I'm assuming the loop would terminate with an exception... like `await events.pointermove` would raise some cancellation exception that would be silently captured.
Sounds like the Abro runtime never resumes the tasks so how could they throw?
These 3 functions will stop on `await event.xxx` (if not, they will continue to execute or terminate). So when one of the functions is terminate https://github.com/pdubroy/handling-user-input/blob/main/abr...

   await Promise.any(fibers.map((f) => f.run()));
   fibers.forEach((f) => f.terminate());
Abro will reject the promise of these `await event.xxx` https://github.com/pdubroy/handling-user-input/blob/main/abr...
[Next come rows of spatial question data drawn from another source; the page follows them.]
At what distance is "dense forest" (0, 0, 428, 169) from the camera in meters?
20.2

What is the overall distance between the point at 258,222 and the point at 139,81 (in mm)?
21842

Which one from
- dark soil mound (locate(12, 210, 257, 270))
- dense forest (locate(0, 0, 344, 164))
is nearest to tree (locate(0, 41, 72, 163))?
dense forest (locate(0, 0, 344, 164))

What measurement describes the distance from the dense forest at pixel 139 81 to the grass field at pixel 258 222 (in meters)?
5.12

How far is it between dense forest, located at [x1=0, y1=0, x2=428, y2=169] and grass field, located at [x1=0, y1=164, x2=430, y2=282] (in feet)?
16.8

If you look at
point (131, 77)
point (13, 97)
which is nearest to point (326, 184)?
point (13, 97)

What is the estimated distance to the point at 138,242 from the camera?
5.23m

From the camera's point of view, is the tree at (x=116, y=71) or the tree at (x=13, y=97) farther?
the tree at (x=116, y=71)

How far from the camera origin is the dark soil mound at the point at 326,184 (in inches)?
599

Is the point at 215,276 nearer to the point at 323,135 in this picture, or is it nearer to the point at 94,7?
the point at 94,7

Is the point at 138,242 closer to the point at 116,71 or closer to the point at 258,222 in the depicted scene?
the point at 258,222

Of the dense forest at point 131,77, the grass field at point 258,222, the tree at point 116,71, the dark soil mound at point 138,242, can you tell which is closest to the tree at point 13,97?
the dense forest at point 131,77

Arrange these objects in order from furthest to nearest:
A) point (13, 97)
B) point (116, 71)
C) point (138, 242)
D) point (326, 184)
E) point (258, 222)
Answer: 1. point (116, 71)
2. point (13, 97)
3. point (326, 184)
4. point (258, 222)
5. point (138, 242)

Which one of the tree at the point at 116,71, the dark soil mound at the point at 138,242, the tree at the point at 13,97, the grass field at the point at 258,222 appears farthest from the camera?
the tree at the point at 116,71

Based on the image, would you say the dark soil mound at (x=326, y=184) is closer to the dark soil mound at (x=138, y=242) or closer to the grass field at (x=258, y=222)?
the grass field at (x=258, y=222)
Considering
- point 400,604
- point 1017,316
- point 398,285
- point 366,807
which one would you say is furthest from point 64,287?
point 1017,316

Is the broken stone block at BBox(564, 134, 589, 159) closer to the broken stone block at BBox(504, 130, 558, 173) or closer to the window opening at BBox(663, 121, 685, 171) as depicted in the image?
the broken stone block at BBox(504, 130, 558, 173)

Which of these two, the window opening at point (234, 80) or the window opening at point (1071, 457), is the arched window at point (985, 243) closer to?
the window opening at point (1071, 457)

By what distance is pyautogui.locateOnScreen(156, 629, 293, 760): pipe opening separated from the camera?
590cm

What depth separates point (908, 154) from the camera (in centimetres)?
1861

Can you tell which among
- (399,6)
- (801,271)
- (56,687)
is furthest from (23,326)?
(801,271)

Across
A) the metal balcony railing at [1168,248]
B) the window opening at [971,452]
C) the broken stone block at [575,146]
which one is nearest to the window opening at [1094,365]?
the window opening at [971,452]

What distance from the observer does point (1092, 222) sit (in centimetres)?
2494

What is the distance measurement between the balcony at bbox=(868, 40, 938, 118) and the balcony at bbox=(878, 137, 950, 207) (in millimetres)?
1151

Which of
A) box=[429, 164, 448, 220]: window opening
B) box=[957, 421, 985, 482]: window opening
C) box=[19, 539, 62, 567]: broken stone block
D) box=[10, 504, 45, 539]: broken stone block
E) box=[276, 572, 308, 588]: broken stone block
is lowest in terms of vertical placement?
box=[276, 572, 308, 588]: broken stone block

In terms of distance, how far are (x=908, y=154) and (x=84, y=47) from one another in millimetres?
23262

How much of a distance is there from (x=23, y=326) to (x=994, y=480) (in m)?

    this._promises.forEach(({ reject }) => reject());
Which will throw an Exception and exit the 2 other functions.
Oh... on second thought I realize the exception would have to come from `event.pointermove` (for example), and that object doesn't know anything about the receiver or whether it should cancel. So yeah, this does seem problematic.
Are you worried about when the case when an exception should be thrown from the thing being awaited? I'm not familiar with Arbo but usually the promise holds on to the exception until its observed. It could be that Arbo is configured to ignore the exception if the task is already cancelled.
Wouldn't that result in a thread leak? (Or a "fiber" leak)
If a task has yielded its not holding on to a thread. A loop that wasn't yielding would leak, though.